2025/12/30
令和7年12月議会の一般質問にて、子育て支援施策の諸問題について質問し、その中で公立保育所の課題について質問いたしました。
1.開園前の準備時間は勤務時間やで!
公立保育所、認定こども園において、開園前の保育準備が勤務時間に含まれておらず、事実上のサービス残業が常態化しています。保育準備も保育に必要であり、勤務時間に含める必要があるのではないかと市に迫りました。
市は「時間外勤務につきましては、園長の命令に基づき行うことが原則でありますが、開園前の保育準備が、形式的な命令が出ていないとしても、実態として園の運営上必要不可欠なもので行われていると判断されるものは、時間外勤務として取り扱うことが適切であると考えております。今後も、職員の勤務実態を把握するとともに、勤務時間及び時間外勤務の適切な管理を進めてまいります。」と、異例なほどの前向きな答弁をし、サービス残業問題は解消される見通しとなりました。
2.会計年度任用職員の公立保育士の研修
公立保育所で働く「先生」には様々な雇用形態がありますが、子どもたちから見ると同じ「先生」です。先生によって提供される保育サービスに大差が生じることは望ましくありません。そこで、私は、会計年度任用職員で働く公立保育所の保育士の研修は、どのぐらいの頻度で、どのようなテーマで実施しているのかを市に質問しました。
市は、「公立保育園の会計年度任用職員の保育士につきましては、基本的に職員と同じく研修を受講しており、その主なものとして、クラス担任を持っている保育士については、年齢に合わせた保育内容や発達段階について総合的に学ぶ年齢別研修を年2回、加配職員等に対し、障害児担当研修会を年3回、公開保育を研究テーマに則り年2回、保育研究会を年1回実施しております。令和7年度は『こどもの主体性と保育者の環境の構成』を演題に専門の講師による研修を実施し、資質向上に努めているところです。 」と答弁しました。

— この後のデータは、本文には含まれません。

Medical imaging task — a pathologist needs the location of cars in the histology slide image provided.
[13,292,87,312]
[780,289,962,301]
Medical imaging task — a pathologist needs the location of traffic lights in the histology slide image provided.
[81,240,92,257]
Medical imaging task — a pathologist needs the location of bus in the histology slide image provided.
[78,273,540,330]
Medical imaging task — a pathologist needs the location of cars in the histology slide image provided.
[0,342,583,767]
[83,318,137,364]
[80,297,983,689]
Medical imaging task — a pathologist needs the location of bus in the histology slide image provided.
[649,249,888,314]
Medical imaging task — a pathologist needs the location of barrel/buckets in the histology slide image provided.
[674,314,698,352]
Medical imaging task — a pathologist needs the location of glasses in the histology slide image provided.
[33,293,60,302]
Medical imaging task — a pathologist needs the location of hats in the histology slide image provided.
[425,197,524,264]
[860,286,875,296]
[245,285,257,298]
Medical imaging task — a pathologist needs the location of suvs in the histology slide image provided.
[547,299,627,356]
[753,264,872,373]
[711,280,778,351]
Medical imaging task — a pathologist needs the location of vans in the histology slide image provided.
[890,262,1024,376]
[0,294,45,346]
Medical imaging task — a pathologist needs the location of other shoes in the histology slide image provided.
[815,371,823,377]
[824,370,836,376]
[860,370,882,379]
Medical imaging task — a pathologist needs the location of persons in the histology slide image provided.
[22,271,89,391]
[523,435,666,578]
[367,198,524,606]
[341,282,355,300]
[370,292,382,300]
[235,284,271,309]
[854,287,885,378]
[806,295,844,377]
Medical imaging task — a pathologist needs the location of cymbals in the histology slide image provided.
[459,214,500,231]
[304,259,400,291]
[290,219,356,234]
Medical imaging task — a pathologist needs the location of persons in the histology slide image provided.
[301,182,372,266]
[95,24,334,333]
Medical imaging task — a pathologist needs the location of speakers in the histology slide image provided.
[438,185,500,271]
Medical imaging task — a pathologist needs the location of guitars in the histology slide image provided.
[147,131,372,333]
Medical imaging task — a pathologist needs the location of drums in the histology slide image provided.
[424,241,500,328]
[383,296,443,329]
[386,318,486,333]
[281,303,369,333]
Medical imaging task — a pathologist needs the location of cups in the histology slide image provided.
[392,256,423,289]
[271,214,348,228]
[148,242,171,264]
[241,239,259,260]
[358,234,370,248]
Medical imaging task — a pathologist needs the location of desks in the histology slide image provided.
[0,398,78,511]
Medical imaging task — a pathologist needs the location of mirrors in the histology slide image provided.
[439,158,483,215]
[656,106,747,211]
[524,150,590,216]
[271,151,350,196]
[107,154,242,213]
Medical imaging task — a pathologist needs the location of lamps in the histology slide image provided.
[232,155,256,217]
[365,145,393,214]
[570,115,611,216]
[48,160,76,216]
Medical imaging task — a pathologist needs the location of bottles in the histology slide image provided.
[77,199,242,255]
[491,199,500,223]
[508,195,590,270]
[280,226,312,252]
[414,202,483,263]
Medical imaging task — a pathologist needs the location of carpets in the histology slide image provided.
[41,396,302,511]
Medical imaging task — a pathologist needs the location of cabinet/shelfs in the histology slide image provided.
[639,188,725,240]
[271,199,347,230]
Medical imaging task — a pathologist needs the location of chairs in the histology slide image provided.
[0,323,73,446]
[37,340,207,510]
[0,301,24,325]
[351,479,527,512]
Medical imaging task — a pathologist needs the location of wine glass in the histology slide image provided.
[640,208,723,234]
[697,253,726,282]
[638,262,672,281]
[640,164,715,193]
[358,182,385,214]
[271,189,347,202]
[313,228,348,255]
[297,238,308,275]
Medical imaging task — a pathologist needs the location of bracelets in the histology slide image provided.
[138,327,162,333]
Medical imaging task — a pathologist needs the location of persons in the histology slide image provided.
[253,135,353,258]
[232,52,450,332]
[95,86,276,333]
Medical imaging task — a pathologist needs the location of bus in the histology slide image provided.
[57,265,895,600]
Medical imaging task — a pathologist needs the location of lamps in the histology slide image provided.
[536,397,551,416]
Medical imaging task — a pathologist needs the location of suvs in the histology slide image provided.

私は、 今後も雇用形態にかかわらず研修を受講いただくようにすべきであると市に要望いたしました。
3.公立保育所の立地の偏り
本市の地図を見ていますと、本市の中心部は民立の保育所が多く、公立の保育所は周辺部に多く立地しています。中心部は人口が多く、その分納税者も多いと思われますが、公立保育所が郡山保育園しかないことを疑問に感じています。これでは多くの市民が暮らす中心市街地に住む保護者が公立保育所に子どもを預けたいというニーズに応えられないのではないのではないかと市に質問しました。
市は「本市の人口は、市内中心部や、北部地区に比較的集中しており、保護者は、送迎のしやすさ、交通の利便性などを踏まえ、その地域にある園に希望が集中する傾向がございます。市といたしましても、その対応策として、この地域の民立園において、定員増を目的とした建替えの整備費用に対して財政支援を行い、待機児童解消を進めてまいりました。近年のこの地域の入所申請は、民立の認定こども園に希望者が集まる傾向にあり、令和7年度においては、郡山保育園を第1希望とする申請者数は、ほぼ定員と同程度の状況にあります。今後少子化が進む中、郡山保育園を始めとする公立園については、保育環境の向上に向けた各種検討を進めてまいりたいと考えております。 」と答弁しました。
市中心部に住む保護者の入所申請は、民立の認定こども園に希望者が集まる傾向とのことですが、それは、民立の認定こども園の立地の良さを優先して選ばれている可能性もあります。もちろん、民立のこども園そのものの魅力もたくさんありますが、立地が良ければ公立のこども園や保育所に預けたいというニーズもあると思います。公立の保育所の運営に係る費用は地方交付税における基準財政需要額に算定されているため、財政上の理由は該当しません。保護者の希望に応じて、公立と民立を選べられる環境を創ることが「子育てしやすい街」であると市に指摘しました。